| name | features-audit |
| description | Creates or updates FEATURES.md by studying the actual code to find all features the project has. Use when the user wants a feature inventory, feature list, wants to know what features exist and their status, or says "FEATURES.md" or "feature audit". Includes honest status indicators for each feature. |
| metadata | {"tags":"features, audit, inventory, documentation, honesty"} |
Features Audit
Produce an honest, code-grounded inventory of every user-visible feature and its real status. The output is FEATURES.md — a living Markdown document that end users and contributors can trust because every status is backed by evidence from the code, not by hopes, README claims, or commit messages.
Output
FEATURES.md is a living document (Markdown), never HTML. It is continuously upserted as features ship, change, or break — tools grep and incrementally edit it. Start from the template: ./assets/FEATURES-template.md.
Status vocabulary
Use exactly these statuses so the document stays machine-greppable and unambiguous:
| Status | When to use |
|---|
🟢 FULLY_FUNCTIONAL | Works as intended; you can point to the code and confirm it runs. |
🟡 PARTIALLY_FUNCTIONAL | Ships but has known gaps, edge-case bugs, or missing pieces. |
🔴 BROKEN | Code exists but does not work / is disabled / fails. |
⚪ PLANNED | Designed or documented but no code exists yet. |
Never round up. If you cannot confirm a feature works, it is PARTIALLY_FUNCTIONAL at best. Honesty is the entire point of this file.
Process
READ, UNDERSTAND, RESEARCH, REFLECT — the code is the only source of truth.
-
Study the code. Walk entry points (main, routers, handlers, CLI commands, exported packages). Map what the system actually does, not what docs claim. Read the implementations, not just the signatures.
-
Enumerate user-visible features. Group by domain area (Authentication, Billing, Search…). One row per feature a user would recognize — not per function or endpoint. If three endpoints serve one feature, that's one row.
-
Verify each status against code. For every feature, open the file and confirm:
FULLY_FUNCTIONAL → code present and working (tests pass or you exercised it).
PARTIALLY_FUNCTIONAL → cite the specific gap (file:line, missing edge case).

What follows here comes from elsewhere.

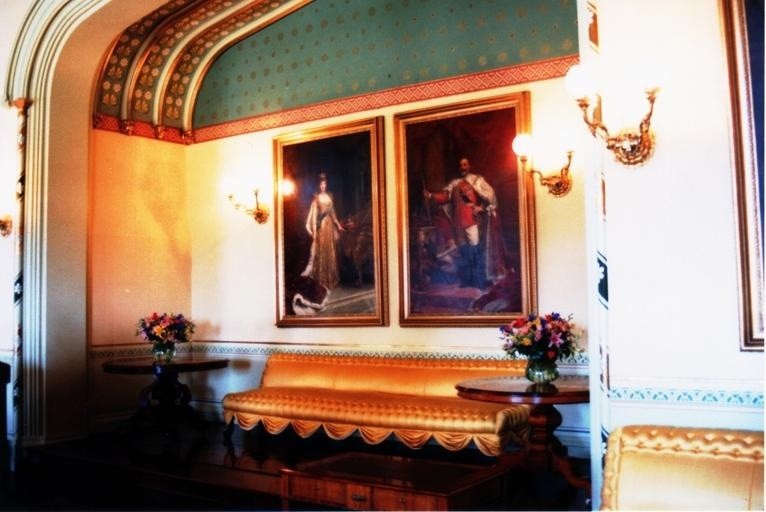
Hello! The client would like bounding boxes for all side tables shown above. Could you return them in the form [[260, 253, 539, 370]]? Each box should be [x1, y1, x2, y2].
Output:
[[456, 374, 589, 499], [103, 356, 230, 471]]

BROKEN → cite where it fails and why.
PLANNED → confirm there is genuinely no implementation, despite docs implying otherwise.
-
Upsert FEATURES.md. Copy the template, fill in the matrix, keep notes actionable (cite file:line and the concrete gap). If the file already exists, update rows in place rather than rewriting from scratch.
-
Reconcile with reality. If README.md or TODO_LIST.md claim features that the code contradicts, flag the discrepancy — do not silently copy the claim into FEATURES.md.
Rules
- Code is the source of truth. Docs, commit messages, and roadmaps are leads, not evidence.
- Be brutally honest. A
BROKEN or PLANNED status that surprises the maintainer is a success; an inflated FULLY_FUNCTIONAL is a failure.
- Cite evidence in Notes (
path/to/file.go:NN) so the next reader can verify without re-deriving the audit.
- Markdown, not HTML. This is a living doc; never convert it.
Execution
READ, UNDERSTAND, RESEARCH, REFLECT.
Break this down into multiple actionable steps. Think about them again.
Execute and Verify them one step at the time.
Repeat until done. Keep going until everything works and you think you did a great job!